In a proclamation declaring 1976 The Bicentennial Year, President Ford called upon “every man, woman, and child to celebrate the diversity of tradition, culture and heritage that reflects our people and our patrimony.”

A half century later, President Trump used the occasion of the nation’s 250th anniversary to celebrate Trump.

In 2016, a bipartisan act of Congress created the United States Semiquincentennial Commission, branded America250, to “foster shared experiences that spark imagination, showcase the rich tapestry of our American stories, inspire service in our communities, honor the enduring strength, and celebrate the resilience of the United States of America”.

In 2025, the Trump administration began diverting funds intended for the nonpartisan commission to “Freedom 250,” a public–private partnership through which donors could purchase access to Trump and millions of dollars could be funneled to Trump allies.  Among the events it produced were an IndyCar street race around the National Mall and a mixed martial arts combat event on the White House lawn.

On July 5, 1976, President Ford addressed newly naturalized Americans in Virginia: “‘Black is beautiful’ was a motto of genius which uplifted us far above its intention.
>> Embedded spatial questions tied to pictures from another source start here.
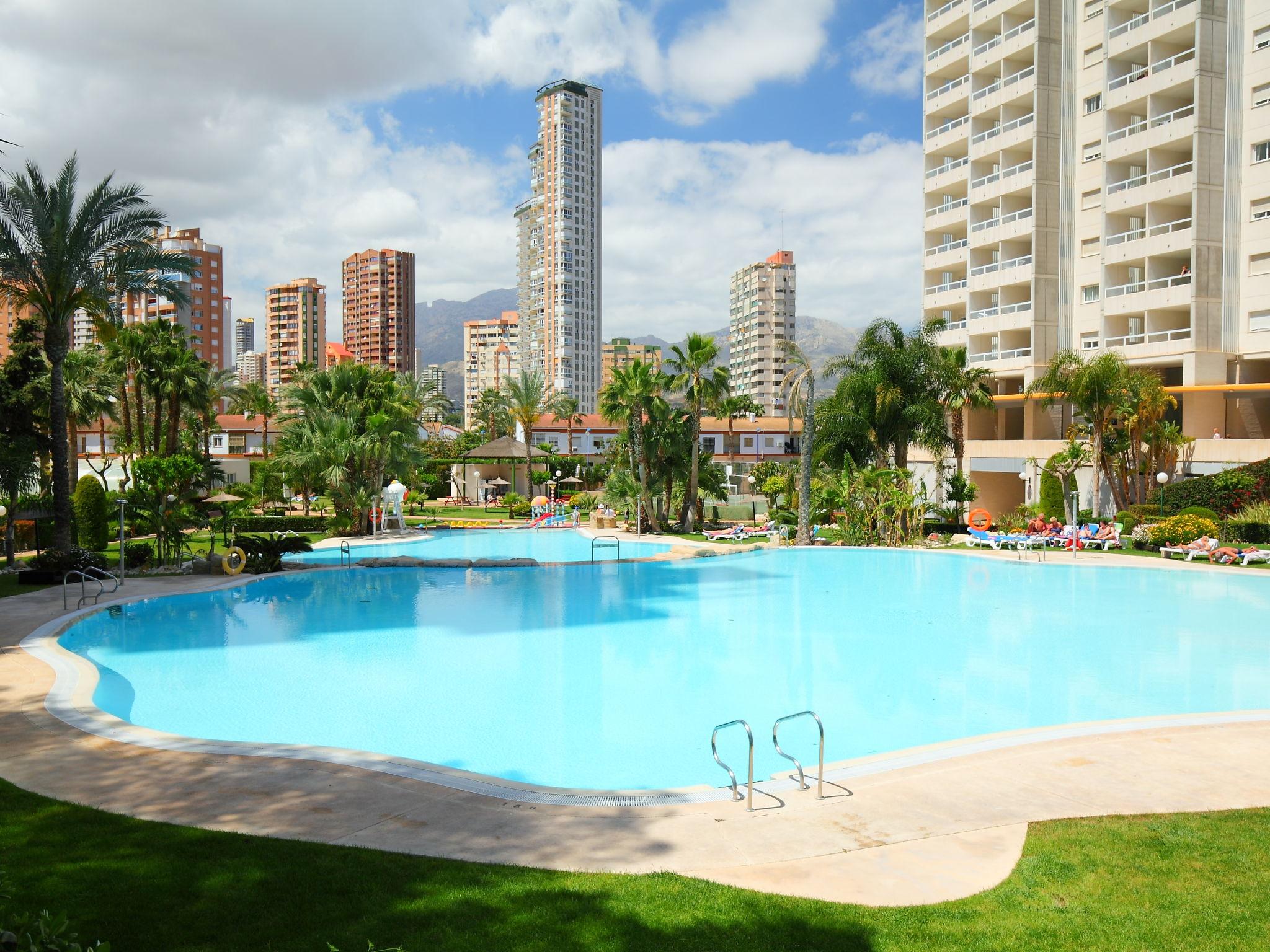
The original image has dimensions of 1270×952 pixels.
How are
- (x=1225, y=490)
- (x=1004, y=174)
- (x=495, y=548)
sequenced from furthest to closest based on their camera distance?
1. (x=1004, y=174)
2. (x=495, y=548)
3. (x=1225, y=490)

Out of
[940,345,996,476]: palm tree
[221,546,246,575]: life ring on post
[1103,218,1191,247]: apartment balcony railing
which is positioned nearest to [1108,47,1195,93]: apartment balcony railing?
[1103,218,1191,247]: apartment balcony railing

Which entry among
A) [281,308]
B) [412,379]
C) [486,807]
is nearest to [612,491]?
[486,807]

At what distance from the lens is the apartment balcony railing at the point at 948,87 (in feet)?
147

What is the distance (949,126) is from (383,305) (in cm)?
14211

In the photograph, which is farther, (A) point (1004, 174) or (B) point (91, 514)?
(A) point (1004, 174)

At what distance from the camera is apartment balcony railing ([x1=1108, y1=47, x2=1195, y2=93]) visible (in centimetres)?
3541

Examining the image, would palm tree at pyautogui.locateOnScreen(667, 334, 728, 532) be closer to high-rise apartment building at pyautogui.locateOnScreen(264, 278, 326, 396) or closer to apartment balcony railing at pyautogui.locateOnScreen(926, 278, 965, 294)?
apartment balcony railing at pyautogui.locateOnScreen(926, 278, 965, 294)

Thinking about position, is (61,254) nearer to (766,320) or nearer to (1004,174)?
(1004,174)

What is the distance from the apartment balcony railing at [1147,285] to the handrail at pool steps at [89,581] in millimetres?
37221

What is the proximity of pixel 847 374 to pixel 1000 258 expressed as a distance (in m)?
12.4

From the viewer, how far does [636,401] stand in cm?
3203

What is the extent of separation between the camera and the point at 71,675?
36.1 feet

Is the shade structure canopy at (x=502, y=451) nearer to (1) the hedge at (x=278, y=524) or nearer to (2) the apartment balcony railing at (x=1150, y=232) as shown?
(1) the hedge at (x=278, y=524)

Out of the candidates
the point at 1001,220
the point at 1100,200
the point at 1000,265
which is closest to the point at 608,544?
the point at 1000,265
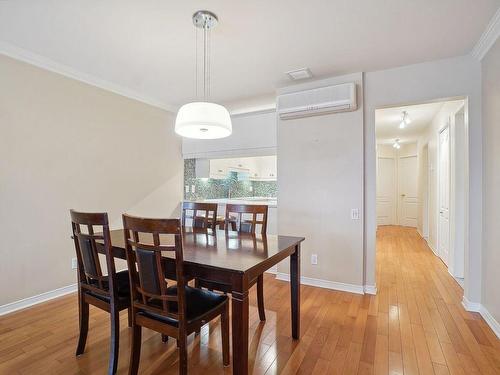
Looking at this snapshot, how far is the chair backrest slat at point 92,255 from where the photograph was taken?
166 centimetres

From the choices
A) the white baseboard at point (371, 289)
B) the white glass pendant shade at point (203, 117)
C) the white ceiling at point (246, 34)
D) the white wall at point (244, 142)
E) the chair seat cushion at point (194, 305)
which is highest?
the white ceiling at point (246, 34)

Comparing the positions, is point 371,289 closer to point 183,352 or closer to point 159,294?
point 183,352

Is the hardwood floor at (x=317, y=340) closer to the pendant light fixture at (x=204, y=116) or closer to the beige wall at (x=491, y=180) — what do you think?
the beige wall at (x=491, y=180)

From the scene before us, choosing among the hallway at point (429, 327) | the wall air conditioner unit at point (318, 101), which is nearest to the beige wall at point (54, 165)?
the wall air conditioner unit at point (318, 101)

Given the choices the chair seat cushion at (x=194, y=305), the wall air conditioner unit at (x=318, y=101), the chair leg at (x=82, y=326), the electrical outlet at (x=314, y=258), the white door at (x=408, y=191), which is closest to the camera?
the chair seat cushion at (x=194, y=305)

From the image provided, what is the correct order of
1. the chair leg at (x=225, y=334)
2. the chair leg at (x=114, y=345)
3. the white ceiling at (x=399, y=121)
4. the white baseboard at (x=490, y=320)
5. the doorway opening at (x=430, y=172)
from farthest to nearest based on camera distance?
the white ceiling at (x=399, y=121) < the doorway opening at (x=430, y=172) < the white baseboard at (x=490, y=320) < the chair leg at (x=225, y=334) < the chair leg at (x=114, y=345)

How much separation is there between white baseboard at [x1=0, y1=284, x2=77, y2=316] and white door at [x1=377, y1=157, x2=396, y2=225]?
7.78 m

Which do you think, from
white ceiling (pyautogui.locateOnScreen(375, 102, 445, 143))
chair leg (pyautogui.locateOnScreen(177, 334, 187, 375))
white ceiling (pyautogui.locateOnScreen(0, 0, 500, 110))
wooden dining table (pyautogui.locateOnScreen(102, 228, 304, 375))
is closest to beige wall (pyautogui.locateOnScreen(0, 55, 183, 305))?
white ceiling (pyautogui.locateOnScreen(0, 0, 500, 110))

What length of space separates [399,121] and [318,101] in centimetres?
310

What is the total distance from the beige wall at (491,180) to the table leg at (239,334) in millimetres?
2142

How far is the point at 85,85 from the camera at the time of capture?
3.17m

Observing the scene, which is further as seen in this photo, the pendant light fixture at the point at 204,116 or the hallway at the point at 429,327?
the pendant light fixture at the point at 204,116

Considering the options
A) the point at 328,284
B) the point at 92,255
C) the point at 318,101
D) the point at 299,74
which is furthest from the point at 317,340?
the point at 299,74

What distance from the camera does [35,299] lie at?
8.99 ft
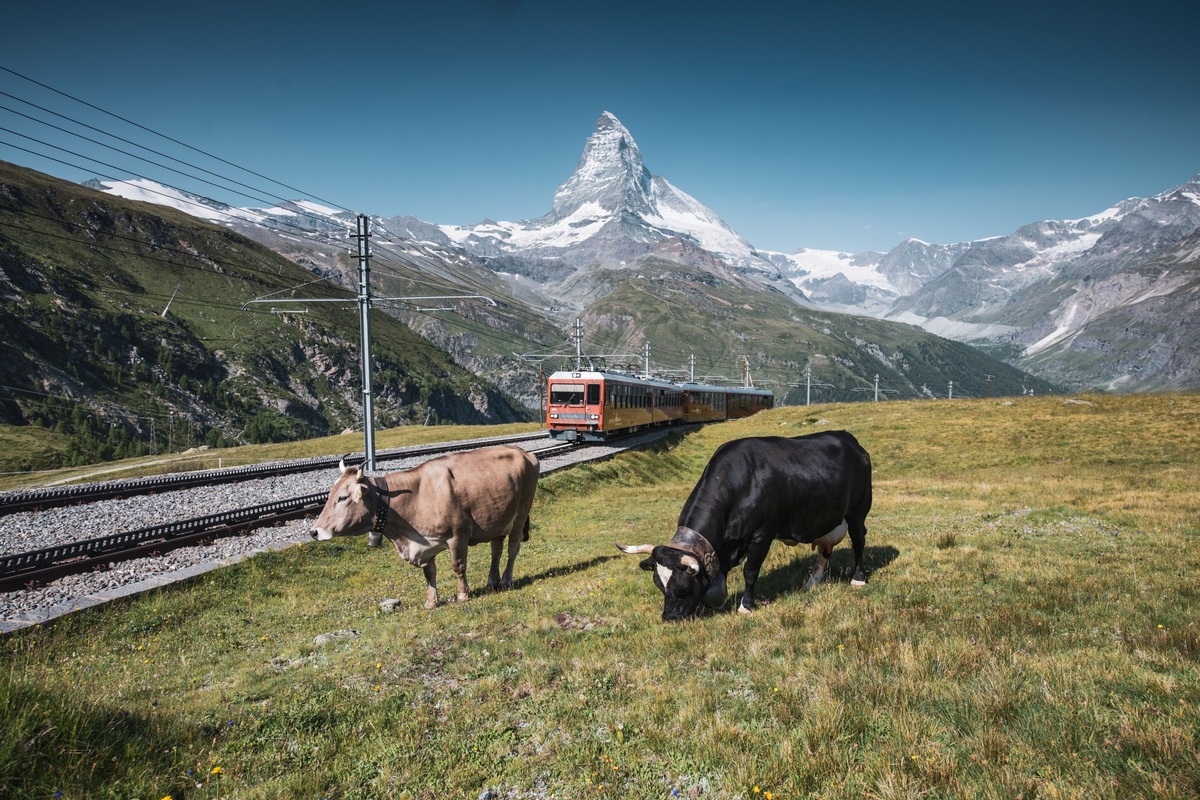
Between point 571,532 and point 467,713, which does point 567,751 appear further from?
point 571,532

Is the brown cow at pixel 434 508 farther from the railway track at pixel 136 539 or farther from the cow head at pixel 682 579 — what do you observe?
the railway track at pixel 136 539

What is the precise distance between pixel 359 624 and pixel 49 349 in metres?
193

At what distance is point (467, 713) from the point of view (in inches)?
235

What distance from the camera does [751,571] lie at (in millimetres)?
8836

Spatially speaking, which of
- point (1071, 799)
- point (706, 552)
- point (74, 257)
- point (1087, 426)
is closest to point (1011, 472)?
point (1087, 426)

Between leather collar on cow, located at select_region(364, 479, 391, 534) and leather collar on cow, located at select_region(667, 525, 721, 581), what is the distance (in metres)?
4.84

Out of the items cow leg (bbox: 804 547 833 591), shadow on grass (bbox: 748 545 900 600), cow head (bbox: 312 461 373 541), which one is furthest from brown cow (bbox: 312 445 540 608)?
cow leg (bbox: 804 547 833 591)

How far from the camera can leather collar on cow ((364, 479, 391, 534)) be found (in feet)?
33.5

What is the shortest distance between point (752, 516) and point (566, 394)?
103 ft

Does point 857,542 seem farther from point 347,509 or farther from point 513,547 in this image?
point 347,509

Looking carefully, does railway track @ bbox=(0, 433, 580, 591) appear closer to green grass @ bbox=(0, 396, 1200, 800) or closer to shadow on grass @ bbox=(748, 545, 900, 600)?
green grass @ bbox=(0, 396, 1200, 800)

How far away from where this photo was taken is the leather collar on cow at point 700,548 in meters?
8.46

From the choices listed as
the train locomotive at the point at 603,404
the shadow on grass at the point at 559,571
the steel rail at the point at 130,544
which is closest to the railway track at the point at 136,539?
the steel rail at the point at 130,544

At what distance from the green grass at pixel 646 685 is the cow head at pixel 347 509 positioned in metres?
1.56
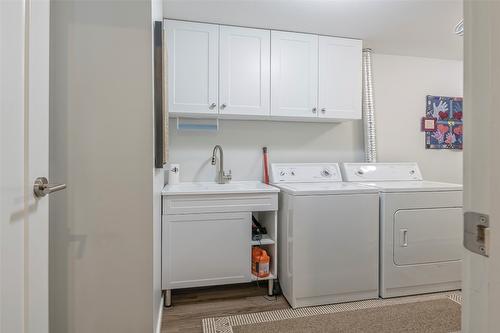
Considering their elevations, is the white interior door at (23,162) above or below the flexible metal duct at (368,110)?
below

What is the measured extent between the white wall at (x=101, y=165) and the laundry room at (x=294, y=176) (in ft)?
1.94

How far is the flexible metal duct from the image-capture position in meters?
2.67

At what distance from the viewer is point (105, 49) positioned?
125 centimetres

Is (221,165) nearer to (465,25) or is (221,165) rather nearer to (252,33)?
(252,33)

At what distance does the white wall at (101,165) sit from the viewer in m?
1.23

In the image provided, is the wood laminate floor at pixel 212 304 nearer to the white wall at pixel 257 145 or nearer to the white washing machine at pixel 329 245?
the white washing machine at pixel 329 245

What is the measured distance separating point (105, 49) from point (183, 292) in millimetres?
1856

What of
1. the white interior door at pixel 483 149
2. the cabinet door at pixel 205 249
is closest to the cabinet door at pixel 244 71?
the cabinet door at pixel 205 249

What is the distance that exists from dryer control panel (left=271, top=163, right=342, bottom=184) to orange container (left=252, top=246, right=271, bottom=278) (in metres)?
0.67

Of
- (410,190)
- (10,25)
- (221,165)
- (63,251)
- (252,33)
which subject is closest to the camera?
(10,25)

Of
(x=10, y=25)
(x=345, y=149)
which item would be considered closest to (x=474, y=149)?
(x=10, y=25)

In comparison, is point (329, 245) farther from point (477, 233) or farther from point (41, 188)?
point (41, 188)

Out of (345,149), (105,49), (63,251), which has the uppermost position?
(105,49)

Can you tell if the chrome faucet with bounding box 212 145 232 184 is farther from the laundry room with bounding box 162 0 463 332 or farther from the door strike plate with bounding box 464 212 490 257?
the door strike plate with bounding box 464 212 490 257
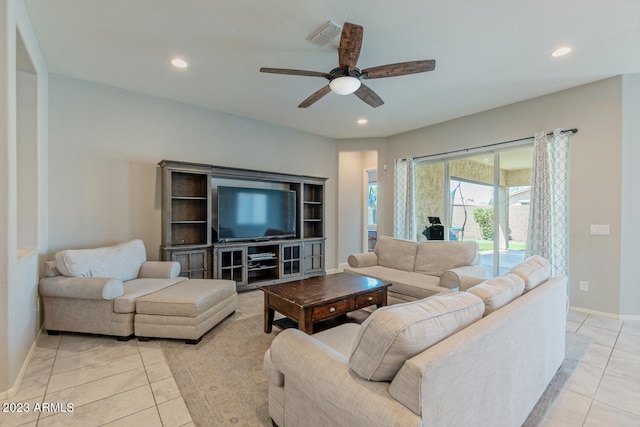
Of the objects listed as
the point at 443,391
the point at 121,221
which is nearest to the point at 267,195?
the point at 121,221

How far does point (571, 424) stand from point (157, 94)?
522cm

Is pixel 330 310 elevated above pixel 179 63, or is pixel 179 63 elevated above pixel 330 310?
pixel 179 63

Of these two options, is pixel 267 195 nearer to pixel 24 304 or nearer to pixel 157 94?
pixel 157 94

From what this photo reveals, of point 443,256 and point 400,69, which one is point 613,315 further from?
point 400,69

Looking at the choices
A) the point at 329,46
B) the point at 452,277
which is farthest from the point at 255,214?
the point at 452,277

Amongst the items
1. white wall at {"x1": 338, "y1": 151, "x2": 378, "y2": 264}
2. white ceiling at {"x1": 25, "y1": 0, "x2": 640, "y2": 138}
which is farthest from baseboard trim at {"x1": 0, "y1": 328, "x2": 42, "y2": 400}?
white wall at {"x1": 338, "y1": 151, "x2": 378, "y2": 264}

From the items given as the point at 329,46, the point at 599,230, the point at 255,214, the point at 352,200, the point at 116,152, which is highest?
the point at 329,46

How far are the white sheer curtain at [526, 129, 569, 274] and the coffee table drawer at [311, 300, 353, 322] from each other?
9.67 feet

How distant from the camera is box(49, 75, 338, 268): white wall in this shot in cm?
342

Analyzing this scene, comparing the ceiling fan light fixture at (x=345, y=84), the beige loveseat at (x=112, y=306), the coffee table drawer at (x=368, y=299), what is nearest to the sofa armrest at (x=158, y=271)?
the beige loveseat at (x=112, y=306)

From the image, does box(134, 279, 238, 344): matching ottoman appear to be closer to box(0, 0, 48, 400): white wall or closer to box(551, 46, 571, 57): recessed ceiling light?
box(0, 0, 48, 400): white wall

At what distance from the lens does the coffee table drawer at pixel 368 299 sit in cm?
278

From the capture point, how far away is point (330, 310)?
8.39 ft

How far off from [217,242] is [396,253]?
8.77ft
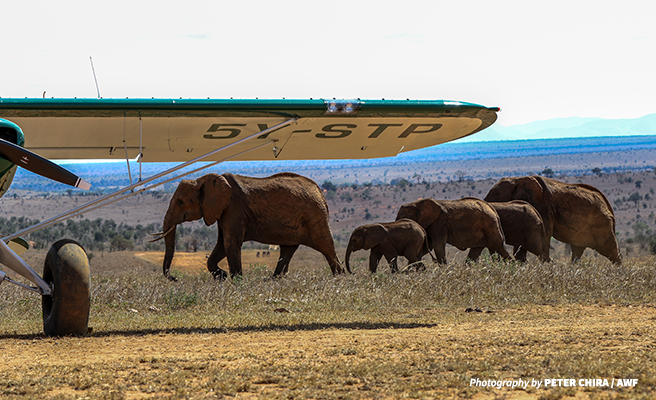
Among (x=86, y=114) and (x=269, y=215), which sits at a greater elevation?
(x=86, y=114)

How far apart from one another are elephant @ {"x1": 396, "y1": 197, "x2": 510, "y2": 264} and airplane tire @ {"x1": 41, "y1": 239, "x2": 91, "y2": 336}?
9.31 m

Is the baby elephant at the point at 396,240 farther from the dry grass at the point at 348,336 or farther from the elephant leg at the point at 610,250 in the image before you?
the elephant leg at the point at 610,250

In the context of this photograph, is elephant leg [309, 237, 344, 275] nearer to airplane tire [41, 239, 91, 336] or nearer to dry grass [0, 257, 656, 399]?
dry grass [0, 257, 656, 399]

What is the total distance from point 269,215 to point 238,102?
17.1 feet

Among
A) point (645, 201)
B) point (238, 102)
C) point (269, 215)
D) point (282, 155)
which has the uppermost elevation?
point (238, 102)

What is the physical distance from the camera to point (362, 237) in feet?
50.3

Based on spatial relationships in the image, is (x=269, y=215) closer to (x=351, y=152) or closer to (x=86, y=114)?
(x=351, y=152)

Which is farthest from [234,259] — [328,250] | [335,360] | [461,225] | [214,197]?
[335,360]

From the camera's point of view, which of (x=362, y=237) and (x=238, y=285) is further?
(x=362, y=237)

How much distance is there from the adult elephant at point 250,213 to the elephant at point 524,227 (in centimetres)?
424

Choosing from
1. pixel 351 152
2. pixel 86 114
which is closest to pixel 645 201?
pixel 351 152

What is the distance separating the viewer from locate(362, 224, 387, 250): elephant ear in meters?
15.1

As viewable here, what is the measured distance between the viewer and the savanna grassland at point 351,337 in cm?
535

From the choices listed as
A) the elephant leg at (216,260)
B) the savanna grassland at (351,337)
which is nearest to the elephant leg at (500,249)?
the savanna grassland at (351,337)
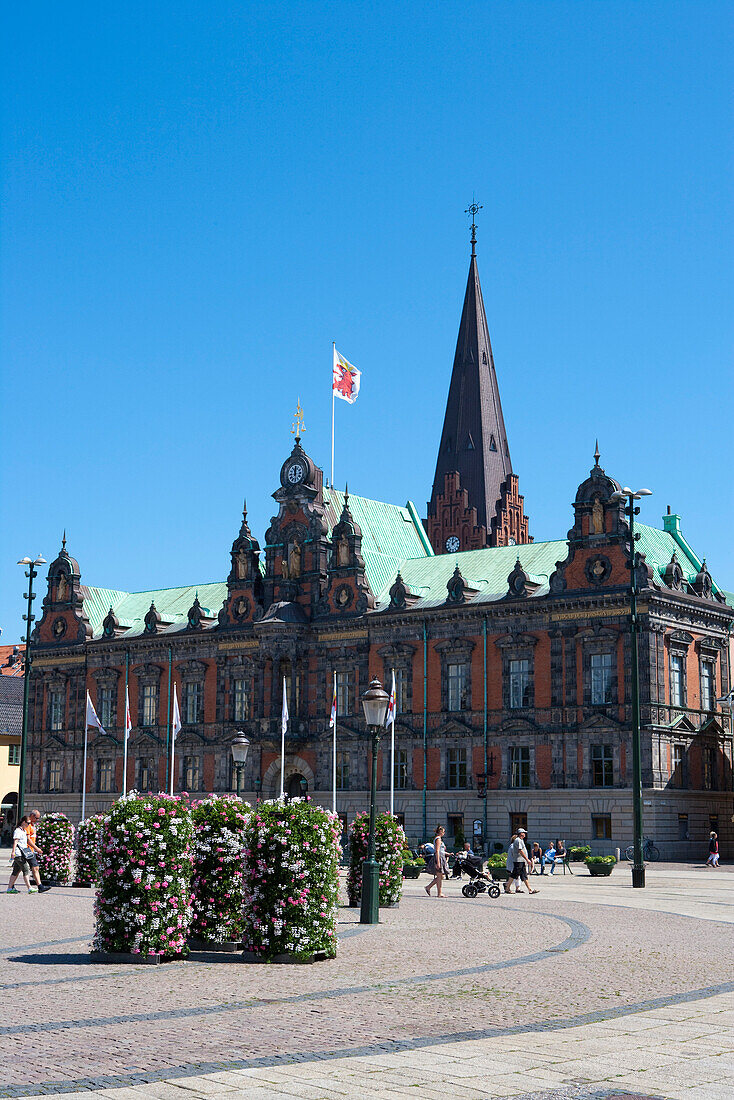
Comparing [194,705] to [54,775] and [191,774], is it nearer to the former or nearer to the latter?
[191,774]

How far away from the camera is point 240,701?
74875mm

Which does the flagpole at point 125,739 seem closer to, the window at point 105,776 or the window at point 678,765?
the window at point 105,776

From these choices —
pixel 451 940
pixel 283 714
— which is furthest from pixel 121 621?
pixel 451 940

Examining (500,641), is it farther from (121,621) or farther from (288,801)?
(288,801)

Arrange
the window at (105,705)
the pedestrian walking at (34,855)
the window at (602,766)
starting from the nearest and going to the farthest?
the pedestrian walking at (34,855) → the window at (602,766) → the window at (105,705)

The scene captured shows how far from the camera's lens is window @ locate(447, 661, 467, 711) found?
6669 cm

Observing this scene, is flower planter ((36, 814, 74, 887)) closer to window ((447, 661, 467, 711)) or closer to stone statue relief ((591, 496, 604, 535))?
window ((447, 661, 467, 711))

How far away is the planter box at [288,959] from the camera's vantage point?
19.5 metres

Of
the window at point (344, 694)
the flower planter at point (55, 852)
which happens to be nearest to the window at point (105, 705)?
the window at point (344, 694)

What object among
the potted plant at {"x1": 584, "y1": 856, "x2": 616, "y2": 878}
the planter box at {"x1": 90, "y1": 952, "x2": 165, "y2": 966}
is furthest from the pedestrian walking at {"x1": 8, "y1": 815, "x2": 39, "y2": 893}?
the potted plant at {"x1": 584, "y1": 856, "x2": 616, "y2": 878}

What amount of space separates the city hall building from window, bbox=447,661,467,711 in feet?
0.33

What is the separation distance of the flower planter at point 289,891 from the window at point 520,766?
4475 centimetres

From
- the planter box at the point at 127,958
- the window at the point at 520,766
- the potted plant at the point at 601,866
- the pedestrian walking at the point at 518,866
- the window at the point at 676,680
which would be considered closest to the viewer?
the planter box at the point at 127,958

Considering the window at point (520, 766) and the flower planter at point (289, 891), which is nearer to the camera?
the flower planter at point (289, 891)
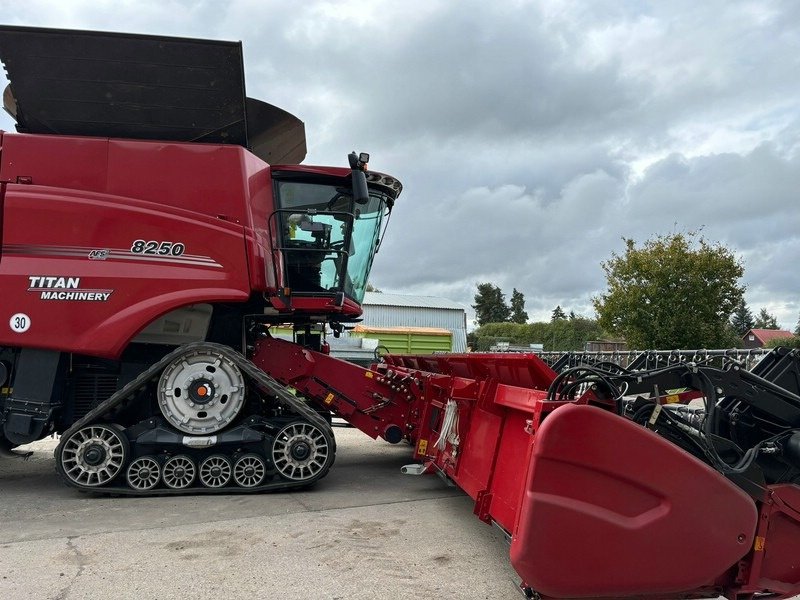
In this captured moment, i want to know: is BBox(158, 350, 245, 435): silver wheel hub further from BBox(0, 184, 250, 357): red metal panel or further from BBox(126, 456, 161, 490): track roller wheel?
BBox(0, 184, 250, 357): red metal panel

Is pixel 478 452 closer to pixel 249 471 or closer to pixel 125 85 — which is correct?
pixel 249 471

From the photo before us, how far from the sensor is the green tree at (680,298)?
63.2 ft

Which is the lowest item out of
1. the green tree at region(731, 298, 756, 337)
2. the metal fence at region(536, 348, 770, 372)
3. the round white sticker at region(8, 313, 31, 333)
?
the round white sticker at region(8, 313, 31, 333)

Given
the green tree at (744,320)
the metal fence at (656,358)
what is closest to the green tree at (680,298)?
the metal fence at (656,358)

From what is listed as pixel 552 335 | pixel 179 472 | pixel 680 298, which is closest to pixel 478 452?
pixel 179 472

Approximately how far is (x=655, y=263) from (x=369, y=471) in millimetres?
15699

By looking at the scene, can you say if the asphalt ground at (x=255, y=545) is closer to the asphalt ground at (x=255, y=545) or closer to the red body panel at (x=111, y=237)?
the asphalt ground at (x=255, y=545)

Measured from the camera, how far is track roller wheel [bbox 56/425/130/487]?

Once Americans had thought about it and perceived its truth, we began to realize that so are brown, white, red, and yellow beautiful ... You came as strangers among us and you leave here as citizens, equal in fundamental rights, equal before the law, with an equal share in the promise of the future.”

In a speech to open the sparsely-attended Great American State Fair, Trump denigrated immigrants as “murderers, gang members, drug dealers, and dangerous criminals” and bragged about eliminating racial justice initiatives.

In 1976, the nation was struggling to recover from one of the most notorious episodes of presidential corruption in our history up to that point: a political espionage program, illegally funded by donor contributions, which the Nixon administration tried to cover up by destroying evidence, obstructing investigators, and bribing burglars.

The bipartisan resolve with which Congress confronted the Watergate scandal seems unthinkable today. Not only did a congressional committee vote unanimously to subpoena audiotapes that exposed the President’s guilt, members of the President’s own party stood ready to vote not only for his impeachment, but for his conviction, and urged him to resign.

But the reforms passed in the wake of the scandal did not anticipate a future president willing to flout institutional norms and test the limits of every available safeguard.

In his Bicentennial speech, Ford asked, “Are the institutions under which we live working the way they should? Are the foundations laid in 1776 and 1789 still strong enough and sound enough to resist the tremors of our times? Are our God-given rights secure, our hard-won liberties protected?”

Fifty years later, these questions no longer sound like a celebration of American resilience—they stand as an urgent test of whether our democracy can still summon the courage, accountability, and civic faith that once enabled it to correct its own course.